[Dataset items]
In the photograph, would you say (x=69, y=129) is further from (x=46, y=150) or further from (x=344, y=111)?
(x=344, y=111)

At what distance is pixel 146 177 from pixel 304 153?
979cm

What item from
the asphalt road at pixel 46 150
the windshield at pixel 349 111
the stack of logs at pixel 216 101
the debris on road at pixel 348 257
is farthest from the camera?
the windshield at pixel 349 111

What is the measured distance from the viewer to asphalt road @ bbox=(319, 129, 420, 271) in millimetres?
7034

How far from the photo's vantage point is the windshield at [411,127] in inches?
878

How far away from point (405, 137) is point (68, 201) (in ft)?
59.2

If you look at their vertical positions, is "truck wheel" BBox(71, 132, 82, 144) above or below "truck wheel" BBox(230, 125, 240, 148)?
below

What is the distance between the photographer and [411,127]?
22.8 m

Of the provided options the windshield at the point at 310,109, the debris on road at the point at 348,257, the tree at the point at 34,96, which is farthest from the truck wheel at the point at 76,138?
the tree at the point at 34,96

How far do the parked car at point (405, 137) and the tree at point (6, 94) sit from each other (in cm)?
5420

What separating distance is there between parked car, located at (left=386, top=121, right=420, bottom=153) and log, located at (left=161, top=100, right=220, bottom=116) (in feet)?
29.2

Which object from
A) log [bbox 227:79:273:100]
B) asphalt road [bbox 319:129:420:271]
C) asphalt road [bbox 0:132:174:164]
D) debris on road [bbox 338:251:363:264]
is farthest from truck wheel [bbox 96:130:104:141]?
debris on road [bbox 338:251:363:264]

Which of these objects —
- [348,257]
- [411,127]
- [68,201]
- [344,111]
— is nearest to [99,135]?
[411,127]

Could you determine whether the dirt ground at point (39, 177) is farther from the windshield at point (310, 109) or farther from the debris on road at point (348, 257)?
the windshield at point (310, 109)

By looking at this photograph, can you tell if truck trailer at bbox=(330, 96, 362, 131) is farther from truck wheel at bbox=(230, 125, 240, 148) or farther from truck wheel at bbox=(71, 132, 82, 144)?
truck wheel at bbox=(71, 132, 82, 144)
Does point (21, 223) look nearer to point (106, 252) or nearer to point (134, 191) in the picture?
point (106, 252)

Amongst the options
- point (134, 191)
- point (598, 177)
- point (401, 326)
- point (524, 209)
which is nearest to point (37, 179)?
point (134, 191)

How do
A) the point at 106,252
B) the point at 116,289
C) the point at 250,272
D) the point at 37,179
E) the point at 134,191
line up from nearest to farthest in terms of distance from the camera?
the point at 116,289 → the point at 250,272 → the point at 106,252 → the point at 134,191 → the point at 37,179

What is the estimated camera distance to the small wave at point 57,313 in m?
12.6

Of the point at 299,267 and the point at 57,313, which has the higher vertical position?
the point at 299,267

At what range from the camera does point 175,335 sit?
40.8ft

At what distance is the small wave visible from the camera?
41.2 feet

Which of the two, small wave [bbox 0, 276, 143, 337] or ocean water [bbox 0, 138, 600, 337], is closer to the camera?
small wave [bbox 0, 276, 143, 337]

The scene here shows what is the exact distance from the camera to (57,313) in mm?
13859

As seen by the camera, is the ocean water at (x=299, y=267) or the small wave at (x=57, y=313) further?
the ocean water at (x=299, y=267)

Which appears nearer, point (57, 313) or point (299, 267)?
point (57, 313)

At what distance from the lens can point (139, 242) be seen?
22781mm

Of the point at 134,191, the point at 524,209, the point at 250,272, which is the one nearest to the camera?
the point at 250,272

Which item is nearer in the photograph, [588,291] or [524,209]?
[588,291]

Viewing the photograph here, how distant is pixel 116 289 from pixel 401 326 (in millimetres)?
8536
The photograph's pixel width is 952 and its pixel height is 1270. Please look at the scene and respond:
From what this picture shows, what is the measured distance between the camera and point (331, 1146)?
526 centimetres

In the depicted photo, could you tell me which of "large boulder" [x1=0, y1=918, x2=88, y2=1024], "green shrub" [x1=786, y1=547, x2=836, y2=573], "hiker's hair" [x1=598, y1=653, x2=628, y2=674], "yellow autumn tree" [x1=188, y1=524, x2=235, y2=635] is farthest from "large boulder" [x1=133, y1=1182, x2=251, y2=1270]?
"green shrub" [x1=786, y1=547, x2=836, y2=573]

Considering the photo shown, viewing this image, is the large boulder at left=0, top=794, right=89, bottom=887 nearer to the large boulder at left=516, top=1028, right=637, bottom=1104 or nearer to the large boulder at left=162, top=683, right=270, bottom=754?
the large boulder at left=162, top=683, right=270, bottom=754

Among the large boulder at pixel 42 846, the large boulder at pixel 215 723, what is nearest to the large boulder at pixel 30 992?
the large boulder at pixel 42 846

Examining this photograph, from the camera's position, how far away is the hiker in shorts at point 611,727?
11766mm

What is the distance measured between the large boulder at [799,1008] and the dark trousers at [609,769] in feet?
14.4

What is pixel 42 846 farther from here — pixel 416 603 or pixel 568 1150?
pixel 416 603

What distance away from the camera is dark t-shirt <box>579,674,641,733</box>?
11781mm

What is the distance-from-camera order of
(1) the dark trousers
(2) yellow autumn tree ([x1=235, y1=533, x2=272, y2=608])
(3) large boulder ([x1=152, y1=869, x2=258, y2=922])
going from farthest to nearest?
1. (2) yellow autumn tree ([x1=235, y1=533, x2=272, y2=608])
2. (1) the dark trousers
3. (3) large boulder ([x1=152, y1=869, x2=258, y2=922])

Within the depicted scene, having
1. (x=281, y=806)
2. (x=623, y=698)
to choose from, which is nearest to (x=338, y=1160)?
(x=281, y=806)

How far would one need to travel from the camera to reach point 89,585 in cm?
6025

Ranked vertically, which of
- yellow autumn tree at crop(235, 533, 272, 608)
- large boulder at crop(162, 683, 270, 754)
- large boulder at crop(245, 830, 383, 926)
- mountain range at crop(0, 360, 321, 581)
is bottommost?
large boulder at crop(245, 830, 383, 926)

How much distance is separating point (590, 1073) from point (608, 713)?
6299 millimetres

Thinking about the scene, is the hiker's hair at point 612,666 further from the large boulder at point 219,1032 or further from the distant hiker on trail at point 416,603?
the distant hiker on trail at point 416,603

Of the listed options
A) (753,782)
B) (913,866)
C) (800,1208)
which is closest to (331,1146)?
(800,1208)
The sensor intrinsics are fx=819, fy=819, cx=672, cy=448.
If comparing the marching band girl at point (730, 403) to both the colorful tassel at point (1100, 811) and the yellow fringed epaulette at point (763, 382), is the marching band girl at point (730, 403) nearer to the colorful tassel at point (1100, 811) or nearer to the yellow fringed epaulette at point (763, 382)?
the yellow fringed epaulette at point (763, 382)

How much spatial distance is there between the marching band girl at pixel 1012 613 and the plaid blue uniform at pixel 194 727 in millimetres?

**REQUIRED TASK:**
Everything from the line that contains "What is the distance-from-camera order of" through the end of the records must be duplicated exactly, and nothing outside that range.

**SOLUTION FOR THIS TASK:**
What is the distance-from-camera order of
(1) the dark trousers
(2) yellow autumn tree ([x1=235, y1=533, x2=272, y2=608])
(3) large boulder ([x1=152, y1=869, x2=258, y2=922])
going from farthest to nearest?
1. (2) yellow autumn tree ([x1=235, y1=533, x2=272, y2=608])
2. (1) the dark trousers
3. (3) large boulder ([x1=152, y1=869, x2=258, y2=922])

Within the depicted scene, having
1. (x=281, y=806)
2. (x=623, y=698)
to choose from, which is nearest to (x=338, y=1160)?
(x=281, y=806)

How far would one need to travel from the camera to reach point 89,585 in cm?
6025

Ranked vertically, which of
- yellow autumn tree at crop(235, 533, 272, 608)
- large boulder at crop(162, 683, 270, 754)
- large boulder at crop(245, 830, 383, 926)
- mountain range at crop(0, 360, 321, 581)
is bottommost?
large boulder at crop(245, 830, 383, 926)

How much distance is separating point (590, 1073) from point (608, 713)?
6299 millimetres

Thinking about the scene, is the hiker's hair at point 612,666 further from the large boulder at point 219,1032 or further from the distant hiker on trail at point 416,603?
the distant hiker on trail at point 416,603

Of the listed options
A) (753,782)
B) (913,866)
C) (800,1208)
which is closest to (331,1146)?
(800,1208)
The sensor intrinsics are fx=819, fy=819, cx=672, cy=448.
If comparing the marching band girl at point (730, 403) to both the colorful tassel at point (1100, 811) and the yellow fringed epaulette at point (763, 382), is the marching band girl at point (730, 403) nearer to the colorful tassel at point (1100, 811) or nearer to the yellow fringed epaulette at point (763, 382)?
the yellow fringed epaulette at point (763, 382)

How much spatial distance is there between the marching band girl at pixel 1012 613 and the plaid blue uniform at pixel 194 727 in millimetres?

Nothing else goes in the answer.